Not safe to claim today:
- real codec admissibility across production workloads;
- actual compression-ratio measurements for all codecs;
- model-quality preservation;
- superiority of any codec;
- production readiness;
- integrated policy enforcement for `poly-kv`, `fib-quant`, `turbo-quant`, `semantic-memory`, or `quant-governor`;
- `quant_codec_core::EvalReport` emission.
Those are reasonable next targets, but they need implementation evidence before becoming public claims.
## Verification
Release gate for v0.1.1:
```bash
cargo fmt -p quant-eval
cargo test -p quant-eval -- --nocapture
cargo test -p hyperquant -- --nocapture
cargo check -p quant-eval --all-targets
cargo clippy -p quant-eval --all-targets -- -D warnings
cargo publish -p quant-eval --dry-run --allow-dirty
```
Expected current test surface:
- 21 unit tests in `quant-eval` library modules.

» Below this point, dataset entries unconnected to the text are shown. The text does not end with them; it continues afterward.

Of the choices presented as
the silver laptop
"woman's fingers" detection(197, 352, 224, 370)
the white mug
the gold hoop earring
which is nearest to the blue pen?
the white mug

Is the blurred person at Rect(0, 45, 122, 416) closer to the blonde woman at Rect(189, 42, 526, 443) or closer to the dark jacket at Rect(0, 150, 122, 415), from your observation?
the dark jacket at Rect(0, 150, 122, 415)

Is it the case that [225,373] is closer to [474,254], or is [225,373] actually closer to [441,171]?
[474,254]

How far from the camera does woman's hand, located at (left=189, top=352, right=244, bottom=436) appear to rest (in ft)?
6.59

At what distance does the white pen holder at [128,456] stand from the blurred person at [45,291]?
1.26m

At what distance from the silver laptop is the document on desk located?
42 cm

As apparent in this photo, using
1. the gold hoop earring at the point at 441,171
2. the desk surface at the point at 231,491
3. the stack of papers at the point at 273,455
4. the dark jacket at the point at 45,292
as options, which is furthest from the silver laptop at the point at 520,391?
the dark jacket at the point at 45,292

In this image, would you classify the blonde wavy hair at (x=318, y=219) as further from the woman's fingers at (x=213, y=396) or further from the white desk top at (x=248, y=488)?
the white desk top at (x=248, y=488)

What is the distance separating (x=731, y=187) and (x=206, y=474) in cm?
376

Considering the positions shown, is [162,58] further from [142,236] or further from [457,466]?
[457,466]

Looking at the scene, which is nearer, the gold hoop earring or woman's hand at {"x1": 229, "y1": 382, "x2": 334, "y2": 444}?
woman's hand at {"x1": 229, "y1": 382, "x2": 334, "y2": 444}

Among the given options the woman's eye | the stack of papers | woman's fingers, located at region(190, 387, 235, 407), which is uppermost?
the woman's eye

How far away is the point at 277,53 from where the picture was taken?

- 4 HyperQuant integration tests.
- 5 general integration tests.
- 5 RAG fixture tests.
- 35 `quant-eval` tests total.
- 18 `hyperquant` tests for the dependency surface.
## Development
Run focused HyperQuant evaluation tests:
```bash
cargo test -p quant-eval hyperquant_eval -- --nocapture
```
Run all quant-eval tests:
```bash
cargo test -p quant-eval -- --nocapture
```
Run lint gate:
```bash
cargo clippy -p quant-eval --all-targets -- -D warnings
```
## Integration path
Recommended adoption order:
```text
quant-eval fixture metrics
-> quant-codec-core adapter reports
-> quant-governor policy/admissibility
-> turbo-quant / fib-quant comparative benchmarks
-> poly-kv or semantic-memory only with exact fallback and disclosure
```
`quant-eval` should remain evidence infrastructure. Policy decisions belong in governor/runtime crates.
## Dependencies
Runtime dependencies:
- `serde`
- `serde_json`
- `thiserror`
- `chrono`
- `sha2`
- `blake3`
- `hyperquant`
Dev dependency:
- `tempfile`
The crate currently contains no platform-specific code, FFI, async runtime dependency, CUDA, or HuggingFace integration.
## Roadmap
Near-term:
1. Add a codec evaluation trait or adapter layer so harnesses can call real encode/decode implementations.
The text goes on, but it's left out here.